= Material provided =
= = = =
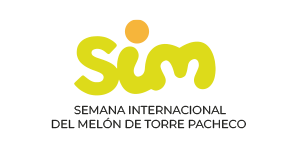 Semana Internacional del melón de Torre Pachecho
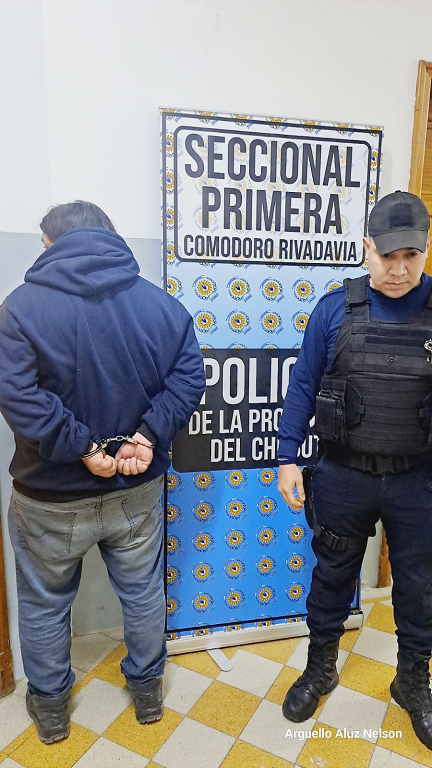 Imagen Noticia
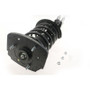 KYB SR4093 - Strut Plus Rear Left Buick Allure 05-06/Buick LaCrosse 05-09/Chevrolet Impala 04-10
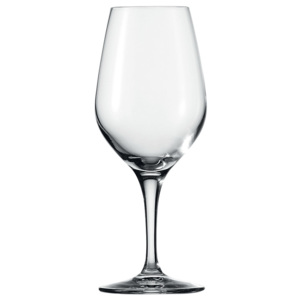 Spiegelau Zestaw 4 kieliszków do degustowania wina Profi Tasting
= = = =
= Directions =
An exact copy of the material is required, minus the pictures.

= Solution for this exercise =
 Semana Internacional del melón de Torre Pachecho
 Imagen Noticia
 KYB SR4093 - Strut Plus Rear Left Buick Allure 05-06/Buick LaCrosse 05-09/Chevrolet Impala 04-10
 Spiegelau Zestaw 4 kieliszków do degustowania wina Profi Tasting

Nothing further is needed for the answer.